_Perintah Tugas 1_. Menurut bagian dokumen, pada tanggal dan jam berapa Sunny mengirim pesannya?

Konyol pikiranmu, koq yang dipaksa wanita harus pakain Islamiah, tetapi 
laki-lakinya boleh seperti Mr John dan Mr Gentleman. Itukah keadilan Awlloh?

  ----- Original Message ----- 
  From: Hati Nurani 
  To: zamanku@yahoogroups.com 
  Sent: Wednesday, September 24, 2008 10:38 AM
  Subject: [zamanku] Bisikan Syetan Re: Saudi women beat a path to the TV for 

        Negara Amerika Latin yang miskin-miskin wanitanya tidak berjilbab.

        --- On Tue, 9/23/08, Sunny <[EMAIL PROTECTED]> wrote:

          From: Sunny <[EMAIL PROTECTED]>
          Subject: Re: [zamanku] Bisikan Syetan Re: Saudi women beat a path to 
the TV for Oprah
          To: zamanku@yahoogroups.com
          Date: Tuesday, September 23, 2008, 12:51 PM

          Busana boleh saja, tetapi bukan untuk  dipaksakan pada wanita, pada 
pihak lain orang laki  boleh berpakain seperti Mr John, Mr Kent,  Mr Thom 
dengan open jas seperti Mr Gentlemen. 

          Dari pakaian saja sudah  berbeda, makanya itu distribusi pendapatan 
di Indonesia berbeda seperti dunia dan langit, kemiskinan merraja lela dan 
tidak akan bisa ada kemajuan.

            ----- Original Message ----- 
            From: Hati Nurani 
            To: [EMAIL PROTECTED] .com 
            Sent: Monday, September 22, 2008 11:13 AM
            Subject: [zamanku] Bisikan Syetan Re: Saudi women beat a path to 
the TV for Oprah

                  Banyak orang mengecam busana muslimah dengan berbagai Alasan, 
misalnya  ada yang beralasan supaya jangan sampai keluar aturan agar non 
muslimah 'dipaksa' memakai  busana muslimah.

Cuplikan dari dataset spasial:
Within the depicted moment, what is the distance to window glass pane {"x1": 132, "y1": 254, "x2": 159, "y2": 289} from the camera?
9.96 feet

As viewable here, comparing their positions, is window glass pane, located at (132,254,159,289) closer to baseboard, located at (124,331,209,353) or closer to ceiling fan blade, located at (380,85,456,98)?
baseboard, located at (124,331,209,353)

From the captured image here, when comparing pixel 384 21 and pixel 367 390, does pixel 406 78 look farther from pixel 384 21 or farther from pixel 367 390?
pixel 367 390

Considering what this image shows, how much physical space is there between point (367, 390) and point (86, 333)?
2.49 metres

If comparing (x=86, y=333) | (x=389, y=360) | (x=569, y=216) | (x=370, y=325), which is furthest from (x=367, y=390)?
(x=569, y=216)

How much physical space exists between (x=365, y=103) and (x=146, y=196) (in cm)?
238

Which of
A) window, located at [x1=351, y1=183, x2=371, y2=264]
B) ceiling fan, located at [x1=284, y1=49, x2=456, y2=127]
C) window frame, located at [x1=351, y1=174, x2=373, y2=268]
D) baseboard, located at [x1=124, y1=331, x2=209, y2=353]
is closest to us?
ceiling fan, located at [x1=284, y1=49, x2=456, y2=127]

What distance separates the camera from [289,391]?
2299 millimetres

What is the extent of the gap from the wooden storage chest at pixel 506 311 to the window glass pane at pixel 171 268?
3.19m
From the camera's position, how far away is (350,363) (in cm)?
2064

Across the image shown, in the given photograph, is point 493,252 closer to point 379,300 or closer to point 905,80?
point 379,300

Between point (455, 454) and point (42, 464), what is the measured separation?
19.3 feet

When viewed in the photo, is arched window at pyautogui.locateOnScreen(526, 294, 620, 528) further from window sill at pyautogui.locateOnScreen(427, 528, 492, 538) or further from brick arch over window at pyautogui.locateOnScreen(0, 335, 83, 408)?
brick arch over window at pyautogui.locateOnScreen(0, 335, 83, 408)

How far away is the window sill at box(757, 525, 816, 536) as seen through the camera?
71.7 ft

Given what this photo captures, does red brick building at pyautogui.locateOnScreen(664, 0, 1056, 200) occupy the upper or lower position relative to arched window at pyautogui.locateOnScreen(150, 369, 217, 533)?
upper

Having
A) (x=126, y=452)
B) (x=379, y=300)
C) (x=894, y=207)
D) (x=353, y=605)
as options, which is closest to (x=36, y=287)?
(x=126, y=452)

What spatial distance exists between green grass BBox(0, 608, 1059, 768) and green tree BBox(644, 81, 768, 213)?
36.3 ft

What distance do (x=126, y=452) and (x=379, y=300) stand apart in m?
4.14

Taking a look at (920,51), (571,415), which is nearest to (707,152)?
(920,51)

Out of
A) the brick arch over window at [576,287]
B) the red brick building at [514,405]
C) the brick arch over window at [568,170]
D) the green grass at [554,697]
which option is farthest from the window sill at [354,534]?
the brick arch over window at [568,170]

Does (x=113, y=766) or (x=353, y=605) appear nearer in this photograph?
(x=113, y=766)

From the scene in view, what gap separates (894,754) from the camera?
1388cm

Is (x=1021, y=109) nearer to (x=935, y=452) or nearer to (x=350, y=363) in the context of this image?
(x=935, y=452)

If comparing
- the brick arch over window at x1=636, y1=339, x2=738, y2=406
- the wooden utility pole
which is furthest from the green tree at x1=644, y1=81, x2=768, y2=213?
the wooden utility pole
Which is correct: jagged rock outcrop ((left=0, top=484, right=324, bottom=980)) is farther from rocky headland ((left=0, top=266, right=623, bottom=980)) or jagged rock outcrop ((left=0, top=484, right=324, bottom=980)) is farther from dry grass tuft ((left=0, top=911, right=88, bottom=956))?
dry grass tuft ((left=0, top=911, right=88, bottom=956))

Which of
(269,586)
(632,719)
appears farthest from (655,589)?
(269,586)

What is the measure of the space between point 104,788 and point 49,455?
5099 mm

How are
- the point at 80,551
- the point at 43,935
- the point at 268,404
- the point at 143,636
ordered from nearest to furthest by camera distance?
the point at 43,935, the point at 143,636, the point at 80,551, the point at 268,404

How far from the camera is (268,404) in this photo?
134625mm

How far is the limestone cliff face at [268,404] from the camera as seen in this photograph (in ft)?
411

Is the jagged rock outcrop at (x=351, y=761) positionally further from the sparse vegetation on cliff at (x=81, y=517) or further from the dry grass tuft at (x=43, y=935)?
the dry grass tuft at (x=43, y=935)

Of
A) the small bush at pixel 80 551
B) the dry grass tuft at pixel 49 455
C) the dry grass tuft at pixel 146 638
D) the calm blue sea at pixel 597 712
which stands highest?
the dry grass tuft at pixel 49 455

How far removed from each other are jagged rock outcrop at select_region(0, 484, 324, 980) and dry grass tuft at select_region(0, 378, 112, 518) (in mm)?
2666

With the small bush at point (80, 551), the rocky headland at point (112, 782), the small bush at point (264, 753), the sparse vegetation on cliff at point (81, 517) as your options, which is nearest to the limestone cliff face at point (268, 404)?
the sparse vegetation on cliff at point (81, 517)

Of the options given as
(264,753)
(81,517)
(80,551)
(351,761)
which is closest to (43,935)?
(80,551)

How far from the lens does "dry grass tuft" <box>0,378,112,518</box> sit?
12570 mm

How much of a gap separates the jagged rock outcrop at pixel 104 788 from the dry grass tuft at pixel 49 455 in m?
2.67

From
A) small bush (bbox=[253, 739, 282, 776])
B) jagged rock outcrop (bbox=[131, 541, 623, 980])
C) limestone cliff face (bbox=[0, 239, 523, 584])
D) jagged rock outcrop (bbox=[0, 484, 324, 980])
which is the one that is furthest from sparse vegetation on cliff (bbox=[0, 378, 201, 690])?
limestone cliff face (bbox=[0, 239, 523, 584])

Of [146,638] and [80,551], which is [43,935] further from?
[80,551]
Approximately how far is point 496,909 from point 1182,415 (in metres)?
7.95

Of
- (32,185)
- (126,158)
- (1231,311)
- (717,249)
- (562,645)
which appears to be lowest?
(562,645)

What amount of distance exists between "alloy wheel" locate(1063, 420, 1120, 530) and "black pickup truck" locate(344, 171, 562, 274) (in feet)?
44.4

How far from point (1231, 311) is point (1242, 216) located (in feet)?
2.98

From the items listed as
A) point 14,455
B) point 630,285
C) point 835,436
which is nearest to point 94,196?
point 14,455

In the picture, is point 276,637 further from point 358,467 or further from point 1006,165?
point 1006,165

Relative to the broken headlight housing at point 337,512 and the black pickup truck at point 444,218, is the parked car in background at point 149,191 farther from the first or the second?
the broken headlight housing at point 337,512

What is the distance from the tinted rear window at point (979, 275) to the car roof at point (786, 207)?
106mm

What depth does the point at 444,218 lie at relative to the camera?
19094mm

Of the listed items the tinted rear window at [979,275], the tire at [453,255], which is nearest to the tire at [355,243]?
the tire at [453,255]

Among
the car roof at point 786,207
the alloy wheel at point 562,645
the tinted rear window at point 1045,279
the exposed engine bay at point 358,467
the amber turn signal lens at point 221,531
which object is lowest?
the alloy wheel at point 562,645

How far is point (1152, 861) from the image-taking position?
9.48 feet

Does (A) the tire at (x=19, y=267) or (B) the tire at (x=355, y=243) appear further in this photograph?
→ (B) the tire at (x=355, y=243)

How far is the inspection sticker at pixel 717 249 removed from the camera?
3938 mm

_Perintah Tugas 2_. Tampilkan setiap baris entri yang memuat string "space", dengan membedakan huruf besar dan kecil.

_Jawaban Tugas 1_. Tuesday, September 23, 2008, 12:51 PM.

_Jawaban Tugas 2_.
Considering what this image shows, how much physical space is there between point (367, 390) and point (86, 333)?
How much physical space exists between (x=365, y=103) and (x=146, y=196) (in cm)?
What is the measure of the space between point 104,788 and point 49,455?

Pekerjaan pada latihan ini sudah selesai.